Zeichnung eines Ohrs mit einem rosa Helix-Piercing auf weißem Hintergrund

DEFINITION

Das Helix Piercing (ausgesprochen: Hii-liks) ist der wohl bekannteste und zeitloseste Klassiker unter den Knorpelpiercings. Es sitzt an der geschwungenen Knorpelkante des oberen und äußeren Ohrrandes. Durch seine vielseitigen Platzierungsmöglichkeiten und die unkomplizierte Anatomie gilt es für viele als der ideale Einstieg in die Welt der Knorpelpiercings.

ANATOMISCHE POSITIONIERUNG

  • Lage: Es verläuft durch den Knorpel entlang der äußeren Ohrkante (Helix). Die Position kann dabei flexibel von der Mitte der Ohrmuschel (Mid-Helix) bis hoch zur oberen Rundung frei gewählt werden.

  • Anatomie-Abhängigkeit: Sehr gering.

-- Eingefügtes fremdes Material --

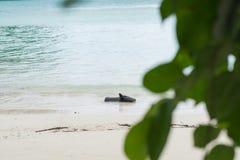 Θολωμένο πράσινο φύλλο καταγράψτε προσαραγμένο στην παραλία και έχει την μπλε θάλασσα είναι β Στοκ εικόνα με δικαίωμα ελεύθερης χρήσης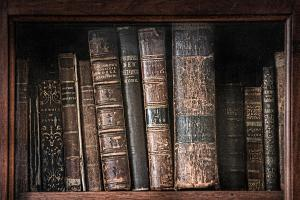 old-books-on-the-shelf-19th-century-library-gary-heller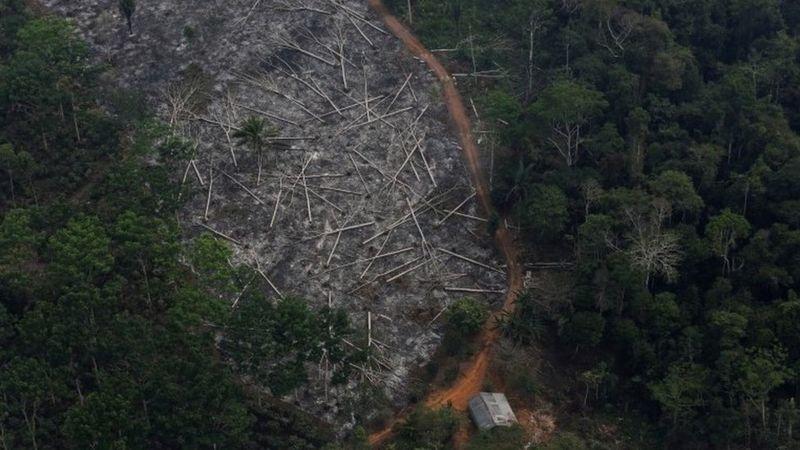 تخریب جنگلها آمازون به بالاترین حد خود از سال ۲۰۰۸ 'رسیده است'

Da die äußere Ohrkante bei fast jedem Menschen ausreichend ausgeprägt ist, lässt sich ein Helix-Piercing nahezu unabhängig von der individuellen Ohrform stechen.

  • Schmuckform: Für die Erstheilung wird ausnahmslos ein gerader Stecker (Labret) mit flacher Rückseite verwendet, um Bewegung und Druck vom Gewebe fernzuhalten. Nach dem vollständigen Ausheilen ist die Auswahl riesig: Von eng anliegenden Ringen (z. B. Clicker oder Segmentringe) über Hufeisen (CBRs) bis hin zu Motiv-Aufsätzen und Kettchen ist alles möglich.

HISTORIE

  • Herkunft & Name: Der Name leitet sich vom altgriechischen Wort hélix („Spirale“ oder „Gewundenes“) ab – der medizinische Fachbegriff für den eingerollten Außenrand der Ohrmuschel. Während das Piercen des Ohrknorpels in verschiedenen indigenen Kulturen Südamerikas und Afrikas eine lange Tradition besitzt, etablierte sich das Helix in den 1980er- und 1990er-Jahren über die Punk- und Popkultur in der westlichen Welt.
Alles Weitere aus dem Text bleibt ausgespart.